There was a time a decade ago, when biofuel had generated immense interest as an alternative fuel. It may not be wrong to say that the expectations from it have moderated considerably after our experience in recent years. The first reason is the realization that common biofuels currently in use are harvested with significant use of energy, and hence the benefit derived from them is not as much as was contemplated earlier. The second is the debate about using arable land for growing them, and whether that can pose challenges to food security for the masses. The third is that in spite of the original hype, and the efforts for innovation, no technological breakthrough have come up so far that could revolutionalize their use.

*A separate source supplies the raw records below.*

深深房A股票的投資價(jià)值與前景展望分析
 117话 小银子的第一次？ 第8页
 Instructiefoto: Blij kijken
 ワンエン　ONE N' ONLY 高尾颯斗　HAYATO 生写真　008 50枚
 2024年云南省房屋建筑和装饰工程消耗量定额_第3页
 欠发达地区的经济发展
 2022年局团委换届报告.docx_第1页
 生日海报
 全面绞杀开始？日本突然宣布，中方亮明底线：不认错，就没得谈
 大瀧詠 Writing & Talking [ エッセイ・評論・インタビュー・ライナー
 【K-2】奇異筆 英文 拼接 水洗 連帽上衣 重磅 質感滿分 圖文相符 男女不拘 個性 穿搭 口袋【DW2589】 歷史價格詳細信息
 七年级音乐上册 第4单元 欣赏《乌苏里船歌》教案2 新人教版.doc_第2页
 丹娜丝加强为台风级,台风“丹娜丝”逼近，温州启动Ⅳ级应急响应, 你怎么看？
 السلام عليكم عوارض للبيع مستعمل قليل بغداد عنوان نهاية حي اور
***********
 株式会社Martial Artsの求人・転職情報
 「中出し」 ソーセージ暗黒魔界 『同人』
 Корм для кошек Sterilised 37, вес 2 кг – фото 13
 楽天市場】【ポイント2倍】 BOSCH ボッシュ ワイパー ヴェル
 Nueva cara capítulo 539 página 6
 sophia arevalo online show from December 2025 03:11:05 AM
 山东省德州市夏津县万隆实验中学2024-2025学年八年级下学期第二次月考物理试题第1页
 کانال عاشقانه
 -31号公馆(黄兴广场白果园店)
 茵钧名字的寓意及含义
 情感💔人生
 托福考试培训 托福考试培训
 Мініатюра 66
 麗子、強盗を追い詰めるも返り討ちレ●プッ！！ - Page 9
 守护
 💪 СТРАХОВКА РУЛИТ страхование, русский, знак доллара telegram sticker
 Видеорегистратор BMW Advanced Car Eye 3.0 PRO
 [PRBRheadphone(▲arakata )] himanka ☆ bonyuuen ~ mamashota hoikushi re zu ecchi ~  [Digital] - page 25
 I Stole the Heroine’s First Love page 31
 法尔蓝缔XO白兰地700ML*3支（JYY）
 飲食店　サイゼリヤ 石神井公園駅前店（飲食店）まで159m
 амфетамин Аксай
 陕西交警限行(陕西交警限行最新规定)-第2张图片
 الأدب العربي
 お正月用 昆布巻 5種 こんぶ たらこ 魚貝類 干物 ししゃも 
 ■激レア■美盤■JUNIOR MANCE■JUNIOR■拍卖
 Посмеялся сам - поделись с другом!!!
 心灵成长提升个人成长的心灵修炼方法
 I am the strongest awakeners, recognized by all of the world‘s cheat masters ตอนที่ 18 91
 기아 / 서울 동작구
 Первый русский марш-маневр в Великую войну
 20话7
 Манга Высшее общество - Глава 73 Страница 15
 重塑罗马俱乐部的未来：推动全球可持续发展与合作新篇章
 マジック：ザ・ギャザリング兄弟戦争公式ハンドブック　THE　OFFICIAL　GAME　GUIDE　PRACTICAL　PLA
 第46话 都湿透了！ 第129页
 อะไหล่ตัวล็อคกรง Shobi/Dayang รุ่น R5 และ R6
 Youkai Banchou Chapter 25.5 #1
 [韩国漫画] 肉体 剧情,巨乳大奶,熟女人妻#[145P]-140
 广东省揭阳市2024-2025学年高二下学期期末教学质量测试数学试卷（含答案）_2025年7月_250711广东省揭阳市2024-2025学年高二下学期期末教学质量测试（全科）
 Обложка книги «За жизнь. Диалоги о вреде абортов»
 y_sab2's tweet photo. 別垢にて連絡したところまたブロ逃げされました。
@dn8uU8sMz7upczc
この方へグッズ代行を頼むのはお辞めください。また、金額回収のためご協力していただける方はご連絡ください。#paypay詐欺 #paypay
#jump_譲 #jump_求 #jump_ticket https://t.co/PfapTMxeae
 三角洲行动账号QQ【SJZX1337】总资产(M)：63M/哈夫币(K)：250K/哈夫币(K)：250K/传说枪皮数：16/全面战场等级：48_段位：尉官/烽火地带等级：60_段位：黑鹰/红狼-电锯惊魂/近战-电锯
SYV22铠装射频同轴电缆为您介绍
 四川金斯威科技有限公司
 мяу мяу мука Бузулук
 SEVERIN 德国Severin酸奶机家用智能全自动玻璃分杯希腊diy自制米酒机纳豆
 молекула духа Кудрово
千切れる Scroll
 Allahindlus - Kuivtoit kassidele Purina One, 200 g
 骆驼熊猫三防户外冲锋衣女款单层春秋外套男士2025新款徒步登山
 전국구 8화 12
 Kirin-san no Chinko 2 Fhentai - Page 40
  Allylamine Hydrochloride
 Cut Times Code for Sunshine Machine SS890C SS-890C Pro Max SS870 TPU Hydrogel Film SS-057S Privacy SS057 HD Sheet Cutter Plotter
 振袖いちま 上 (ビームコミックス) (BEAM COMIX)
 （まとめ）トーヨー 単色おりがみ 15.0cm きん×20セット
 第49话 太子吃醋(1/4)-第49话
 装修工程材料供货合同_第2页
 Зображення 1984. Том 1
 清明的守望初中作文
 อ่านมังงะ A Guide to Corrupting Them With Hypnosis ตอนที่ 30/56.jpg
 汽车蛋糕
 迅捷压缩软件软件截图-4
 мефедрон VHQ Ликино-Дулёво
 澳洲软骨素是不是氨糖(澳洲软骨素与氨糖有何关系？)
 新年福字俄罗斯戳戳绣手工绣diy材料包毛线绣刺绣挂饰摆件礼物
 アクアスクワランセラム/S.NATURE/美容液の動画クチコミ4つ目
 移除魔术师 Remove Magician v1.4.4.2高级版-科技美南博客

As of now, the most important example of large scale biofuel usage is production of ethanol as fuel by several countries, including the United States, Brazil, European Union and China. Other countries that also produce significant quantities are Canada, Thailand, Argentina and India. Many countries follow a policy of blending gasoline with ethanol, which is legally required by law. Use of ethanol as fuel continues to grow and one can expect the trend to grow further. However, with growing energy needs of an expanding human population, this is unlikely to be a major alternative to gasoline.
The second most commonly used biofuel is biodiesel, which is used largely in the European Union for blending with diesel, as it makes the fuel less polluting. Biodiesel is generally produced by esterification of vegetable oils, and thus has a significant opportunity cost, which itself, like ethanol involves energy inputs in indirect forms.
There are many innovative biofuel ideas that are still in the pipeline. The one with greatest potential is the cellulose based biofuel. Trees and leaves have considerable amount of cellulose, which can theoretically be converted into a biofuel. However, as of now, a commercially viable mechanism for such conversion is still awaited. Another very interesting idea is that of producing biofuel from certain varieties of oil rich sea algae. If it succeeds, it could provide one of the biggest boosts to our fight with carbon emission, since sea algae grows fast and does not require arable land or other regular inputs required in other biofuels. Several other potentially significant but yet to be implemented ideas include producing biofuel from sweet sorghum in addition to the crops, generating biofuel from wild plants like Jatropa and developing biofuels from human waste or commercial waste. Each of these and several other potential biofuels is worth pursuing and any technological breakthrough can make a lot of difference to our quest for alternative fuels.
Thus, the mankind still has a long way to go before we are able to find our ideal alternative energy that can fully replace fossil fuels. Till that happens, we will need to maximize every potential alternative, including biofuels. Given the dependency of solar and wind on weather, even when they grow further, they would need to be supplemented with other fuels that are not so dependent.
Clearly, biofuels are going to remain relevant for human energy needs in the foreseeable future. This also means that those looking at business opportunities related to biofuels need not feel discourages. It is an industry whose time is approaching soon!